──────── DATA BELOW

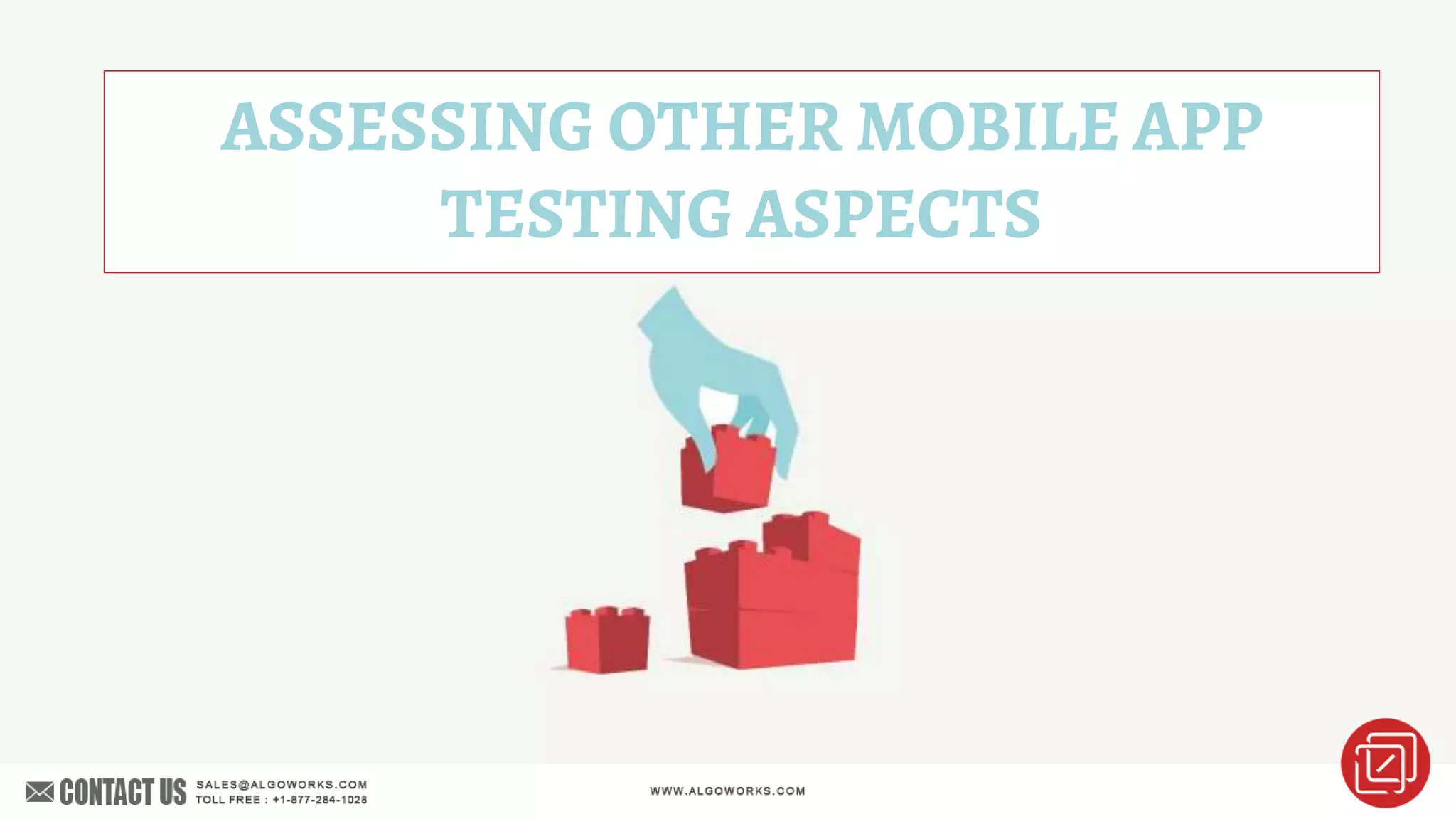 ASSESSING OTHER MOBILE APP TESTING ASPECTS

CONTACT US SALES@ALGOWORKS.COM
TOLL FREE : +1-877-284-1028

WWW.ALGOWORKS.COM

────────────────

WORK TO BE COMPLETED: Set down all of the material above exactly as written, leaving the pictures out.

WRITTEN RESPONSE:
 ASSESSING OTHER MOBILE APP TESTING ASPECTS

CONTACT US SALES@ALGOWORKS.COM
TOLL FREE : +1-877-284-1028

WWW.ALGOWORKS.COM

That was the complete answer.